Sri Aurobindo observes that people frequently try to start Yogic practice with Asana and Pranayama without observing the preliminary foundations set forth as requirements for the practice of Raja Yoga: “In modern India people attracted to Yoga, but picking up its processes from books or from persons only slightly acquainted with the matter, often plunge straight into Pranayama of Rajayoga, frequently with disastrous results. Only the very strong in spirit can afford to make mistakes in this path.”
The problems that arise are due to the influx of new powers and energies into a mental, vital and physical framework that is simply unprepared to deal with them, and thus, the practitioner can be easily thrown out of balance and aggrandize the ego, the desire-soul and the greed for powers distracts the seeker from the true higher goals with which he started.
Raja Yoga insists that the starting point is what are called “Yamas” and “Niyamas”. Sri Aurobindo describes them thus: “The first are rules of moral self-control in conduct such as truth-speaking, abstinence from injury or killing, from theft, etc.; but in reality these must be regarded as merely certain main indications of the general need of moral self-control and purity. Yama is, more largely, any self-discipline by which the rajasic egoism and its passions and desires in the human being are conquered and quieted into perfect cessation. The object is to create a moral calm, a void of the passions, and so prepare for the death of egoism in the rajasic human being. The Niyamas are equally a discipline of the mind by regular practices of which the highest is meditation on the divine Being, and their object is to create a sattwic calm, purity and preparation for concentration upon which the secure pursuance of the rest of the Yoga can be founded.”
------------------------------
PROBLEM DESCRIPTION: Pick up the passage on the Yamas and Niyamas of Raja Yoga after its last sentence and keep writing it.

DATASET CONTENT:
------------------------------
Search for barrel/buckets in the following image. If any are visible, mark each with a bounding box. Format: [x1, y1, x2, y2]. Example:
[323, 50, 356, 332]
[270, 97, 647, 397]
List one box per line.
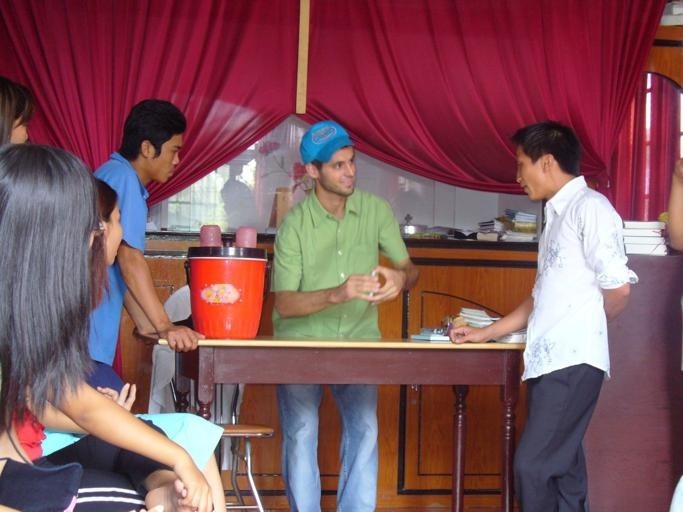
------------------------------
ANSWER TO THIS EXERCISE:
There is a deeper occult significance to these practices and they are not simply preliminary, but necessary from the viewpoint of the actual focus of the path of Raja Yoga. One of the primary stages of Raja Yoga is the ability to view the “mind-stuff” (“chitta”) and to bring it to a state of absolute unmoving quiet, without waves. This is the basis for the ability to enter into states of meditation (dhyana), concentration (dharana) and Samadhi. Every sense impression creates such waves, and every feeling of desire or attraction, hatred or anger obviously creates large waves which overwhelm the mind’s foundation of calm in the practice. Thus, when new energies come into the being through the later practices of Pranayama, for instance, if there is not this solid basis of non-attachment, and the mind is still able to be thrown up in waves, the entire focus of the Raja Yoga is simply destroyed. From this viewpoint, Yama and Niyama, in the expanded sense described by Sri Aurobindo, are some of the most important aspects of the practice of this path of Yoga. Without them, success in this path is essentially impossible.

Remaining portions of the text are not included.